▶ Exercise: Pull each line containing "width" out of the data and copy it.

▶ Records to process:
┌──

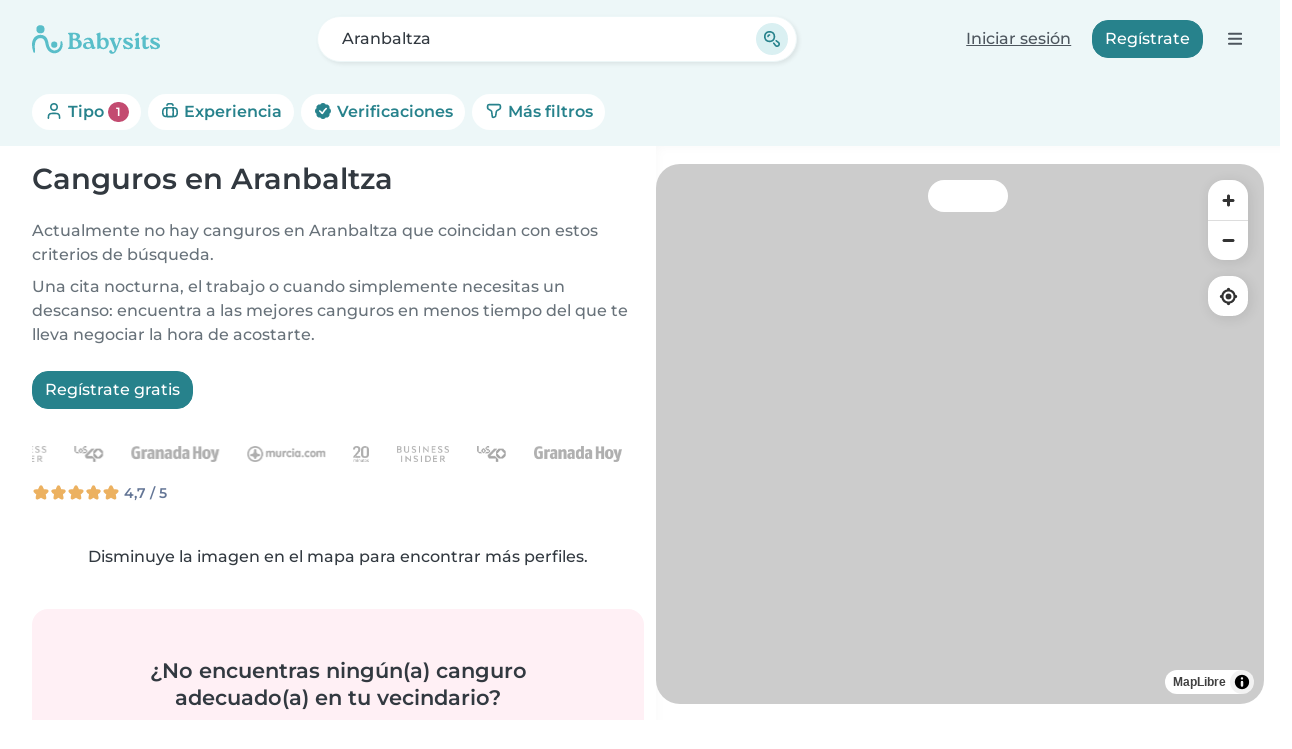

--- FILE ---
content_type: image/svg+xml
request_url: https://cdn.babysits.com/global/icons/maps/marker-5.svg
body_size: 992
content:
<svg width="64" height="64" viewBox="0 0 64 64" fill="none" xmlns="http://www.w3.org/2000/svg">
<g clip-path="url(#clip0_3595_703)">
<path d="M31.9305 64C29.8505 64 27.8605 63.16 26.3205 61.65C23.2505 58.63 18.1205 53.59 13.9305 47.5C8.96047 40.29 6.46047 33.25 6.50047 26.57C6.57047 13.88 17.9905 3.56 31.9705 3.56H32.1205C46.1805 3.64 57.5605 14.08 57.5005 26.85C57.4605 33.55 54.9105 40.34 49.7005 47.61C46.2505 52.42 42.3305 56.49 39.1705 59.76C38.5305 60.43 37.9205 61.05 37.3705 61.64C35.9305 63.17 33.9905 64.01 31.9305 64.01V64Z" fill="#EDF8F8"/>
<path d="M36.3503 60.67C36.9003 60.08 37.5103 59.45 38.1603 58.78C41.2203 55.6 45.1703 51.52 48.5603 46.79C52.6703 41.06 56.0503 34.27 56.0903 26.85C56.1503 14.76 45.3203 5.06001 32.1203 4.99001C18.9203 4.92001 7.99029 14.5 7.92029 26.59C7.88029 34.01 11.1003 40.9 15.1003 46.71C19.1103 52.53 23.9703 57.36 27.3203 60.65C29.8703 63.15 33.8403 63.33 36.3503 60.67Z" fill="#59BEC9"/>
<path d="M31.1607 29.47C23.2007 30.09 23.0907 40.87 24.0507 46.94C24.1707 47.97 24.3807 48.75 23.3407 49.22C22.6907 49.51 21.8107 49.14 21.4507 47.93C18.5307 37.99 19.7407 23.14 33.3407 24.7C44.0207 25.64 44.7507 39.31 43.2707 47.72C42.9607 49.46 40.7607 49.64 40.7007 47.68C40.4807 40.68 41.0907 29.4 31.3307 29.47H31.1607Z" fill="#EDF8F8"/>
<path d="M31.5404 22.82C34.6553 22.82 37.1804 20.2949 37.1804 17.18C37.1804 14.0651 34.6553 11.54 31.5404 11.54C28.4255 11.54 25.9004 14.0651 25.9004 17.18C25.9004 20.2949 28.4255 22.82 31.5404 22.82Z" fill="#EDF8F8"/>
<path d="M51 26C58.1797 26 64 20.1797 64 13C64 5.8203 58.1797 0 51 0C43.8203 0 38 5.8203 38 13C38 20.1797 43.8203 26 51 26Z" fill="#EB779C"/>
<path d="M50.9196 20.73C49.8596 20.73 48.8096 20.56 47.7996 20.23C46.7996 19.9 45.9596 19.44 45.3196 18.87C45.2096 18.78 45.1896 18.62 45.2596 18.49L46.2296 16.83C46.2796 16.75 46.3496 16.7 46.4496 16.68C46.4596 16.68 46.4796 16.68 46.4896 16.68C46.5696 16.68 46.6396 16.71 46.6996 16.76C47.1596 17.19 47.7696 17.55 48.5096 17.83C49.2496 18.11 50.0596 18.25 50.8996 18.25C51.9396 18.25 52.7496 18.03 53.2996 17.6C53.8296 17.18 54.0896 16.63 54.0896 15.92C54.0896 15.44 53.9696 15.01 53.7396 14.66C53.5096 14.32 53.0996 14.04 52.5096 13.86C51.8896 13.65 51.0296 13.54 49.9296 13.54H46.5896C46.5096 13.54 46.4196 13.5 46.3696 13.44C46.3196 13.38 46.2896 13.29 46.2896 13.21L47.0696 5.52C47.0896 5.37 47.2096 5.25 47.3696 5.25H55.6596C55.8296 5.25 55.9596 5.38 55.9596 5.55V7.38C55.9596 7.55 55.8296 7.68 55.6596 7.68H49.3996L49.0596 11.11H50.3696C51.8696 11.11 53.1096 11.31 54.0396 11.7C54.9896 12.1 55.6996 12.67 56.1296 13.4C56.5596 14.1 56.7796 14.92 56.7796 15.84C56.7796 16.76 56.5596 17.56 56.1296 18.3C55.6896 19.04 55.0296 19.63 54.1596 20.08C53.3096 20.51 52.2196 20.72 50.9196 20.72V20.73Z" fill="white"/>
</g>
<defs>
<clipPath id="clip0_3595_703">
<rect width="64" height="64" fill="white"/>
</clipPath>
</defs>
</svg>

└──

▶ Task output:
<svg width="64" height="64" viewBox="0 0 64 64" fill="none" xmlns="http://www.w3.org/2000/svg">
<rect width="64" height="64" fill="white"/>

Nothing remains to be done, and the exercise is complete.